Later, when he heard about Mr. Long's arrest, he found out he'd had 11.
"I said, 'Damn. He did what he said he was going to do, didn't he?' "
WHAT HE DIDN'T DO was send the children to public school -- or any school for that matter.
Sheriff Coursey said Mrs. Long, who now lives in a rental house in Waynesboro and attends church with him at First Baptist, has said they didn't want them being taught evolution.
Mr. Long told him they were home-schooling the children, as both he and his wife had been, but Kenneth Cantrell said he never saw evidence of that.
Neither parent had been certified for home-schooling, and authorities found no materials at the house to suggest they were doing so.
How Mr. Long and his family got to the Springhill Church Road home, hidden by trees in a field on the Burke County side of Hephzibah, is still unclear. One thing is almost certain: they had lived there for years, contrary to Mrs. Long's statement to police that they had gone there for the day "to get away from things."
Some neighbors said the family had been there as long as eight years and that they would often see Mr.
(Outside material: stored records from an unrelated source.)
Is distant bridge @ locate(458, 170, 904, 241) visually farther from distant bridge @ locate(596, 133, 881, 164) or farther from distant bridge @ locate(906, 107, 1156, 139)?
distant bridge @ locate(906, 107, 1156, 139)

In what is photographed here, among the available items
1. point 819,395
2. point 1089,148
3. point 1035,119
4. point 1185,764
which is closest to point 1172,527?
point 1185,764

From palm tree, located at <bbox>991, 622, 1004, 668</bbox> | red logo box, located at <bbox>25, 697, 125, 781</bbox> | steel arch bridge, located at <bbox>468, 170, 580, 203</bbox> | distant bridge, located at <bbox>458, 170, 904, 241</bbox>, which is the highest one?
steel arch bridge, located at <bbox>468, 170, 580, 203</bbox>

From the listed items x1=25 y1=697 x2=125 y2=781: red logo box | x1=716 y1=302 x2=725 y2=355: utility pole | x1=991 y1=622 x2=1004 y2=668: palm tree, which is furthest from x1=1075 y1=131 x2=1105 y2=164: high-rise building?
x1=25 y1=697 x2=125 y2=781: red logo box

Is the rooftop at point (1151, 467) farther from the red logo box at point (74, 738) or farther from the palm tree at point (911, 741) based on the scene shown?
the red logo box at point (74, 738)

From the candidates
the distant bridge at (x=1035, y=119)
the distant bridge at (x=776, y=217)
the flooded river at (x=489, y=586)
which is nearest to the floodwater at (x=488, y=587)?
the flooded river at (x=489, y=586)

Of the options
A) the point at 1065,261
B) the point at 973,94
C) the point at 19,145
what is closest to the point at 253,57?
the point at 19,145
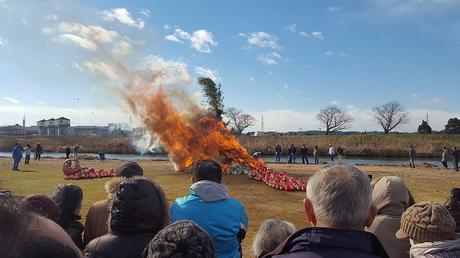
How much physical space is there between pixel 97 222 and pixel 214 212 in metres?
1.27

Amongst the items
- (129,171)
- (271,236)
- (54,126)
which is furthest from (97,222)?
(54,126)

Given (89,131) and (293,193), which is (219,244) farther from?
(89,131)

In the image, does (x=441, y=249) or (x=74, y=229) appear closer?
(x=441, y=249)

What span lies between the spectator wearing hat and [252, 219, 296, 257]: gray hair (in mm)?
1021

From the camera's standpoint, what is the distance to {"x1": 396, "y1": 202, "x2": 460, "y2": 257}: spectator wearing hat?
3389 mm

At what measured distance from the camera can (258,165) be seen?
85.4ft

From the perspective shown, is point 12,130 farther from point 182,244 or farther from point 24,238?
point 24,238

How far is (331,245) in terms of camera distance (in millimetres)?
2332

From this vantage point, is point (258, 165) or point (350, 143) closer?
point (258, 165)

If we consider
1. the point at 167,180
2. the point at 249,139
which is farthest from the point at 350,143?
the point at 167,180

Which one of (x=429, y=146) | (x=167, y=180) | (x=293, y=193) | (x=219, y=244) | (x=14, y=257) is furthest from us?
(x=429, y=146)

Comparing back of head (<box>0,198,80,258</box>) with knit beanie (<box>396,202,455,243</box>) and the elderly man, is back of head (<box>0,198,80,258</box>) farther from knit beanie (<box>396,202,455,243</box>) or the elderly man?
knit beanie (<box>396,202,455,243</box>)

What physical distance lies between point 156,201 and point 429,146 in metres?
62.4

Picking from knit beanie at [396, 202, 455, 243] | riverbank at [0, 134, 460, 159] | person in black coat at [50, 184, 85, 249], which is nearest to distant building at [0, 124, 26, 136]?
riverbank at [0, 134, 460, 159]
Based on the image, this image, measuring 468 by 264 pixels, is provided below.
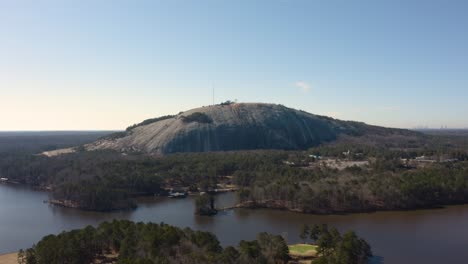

Long pull up in an old van late at night and hear voices coming from the house.
"You would never see any inkling of any person there, except at night, when you would hear children," said Rhonda Holshouser, who lives across the road.
In the months leading up to Mr. Long's arrest, neighbors said the children became increasingly more visible -- tampering with mailboxes, trying to flag down cars and taking food from gardens and tools from yards.
One night, Mrs. Holshouser said, her son drove home from college and got in late. He went to his truck around 11 p.m. to get a bag and was startled to see a little girl standing in the yard looking at him.
"What are you doing out so late?" the child asked.
Mrs. Holshouser said she once saw a generator that appeared to be hooked onto the van. A spokesman for Jefferson Electric said power to the house had been cut off since January 2000.
Everything came to a head July 31, after neighbor Pam Bartlett called police about her father's tools being stolen by some of the children. When authorities arrived and discovered the family, Mrs. Long started apologizing to neighbors who had gathered at the scene.
She begged police not to take her children, promising them they would all be gone by the next morning, neighbors said.
The mother also told police that she home schooled the children, Ms. Bartlett said. The children said math had been the class of the day.
"What's 12 and 12?" Ms. Bartlett said she asked them.
"Times or plus?" answered a 17-year-old girl.
She said to multiply the numbers, and none of them had any idea what the answer is, Ms. Bartlett said. When she asked them to add 12 and 12, a 12-year-old counted on his fingers and said, "Twenty-one."
NO ONE WHO SPOKE about Mr. Long could say why he let his family live in such conditions. They say he had employable skills as a mechanic, sheetrock layer, plumber, painter and electrician, and made decent money when he worked.
"Jeremy was a hell of a worker," said Rick Garner, who owns a local remodeling business. "He worked for me for five years, and in those five years, I've never seen a man work harder."
When he asked for time off, Mr. Garner said, it was to spend time with his children on their birthdays. He'd talk about buying them gifts on those occasions and Christmas. Mr. Garner said he saw him with presents a few times.
"He loves his kids," Mr. Garner said, "and I know his kids love him."
But he maintained his privacy. When Mr. Long worked for John Simpson as a day laborer, he would ask to be paid in cash. If he had to pay Mr. Long by check, he requested it be made out to a third party, Mr. Simpson said.
"That made me think that, at some point, he probably had some issues with his identity," he said.
Sheriff Coursey said he'd like to sit down and have a frank conversation with Mr. Long soon, maybe after the criminal case is over and no more legal issues are pending.
He said he'd like to ask him a blunt question.
"When did you decide that we're not going to be a part of society, so to speak?" Sheriff Coursey said.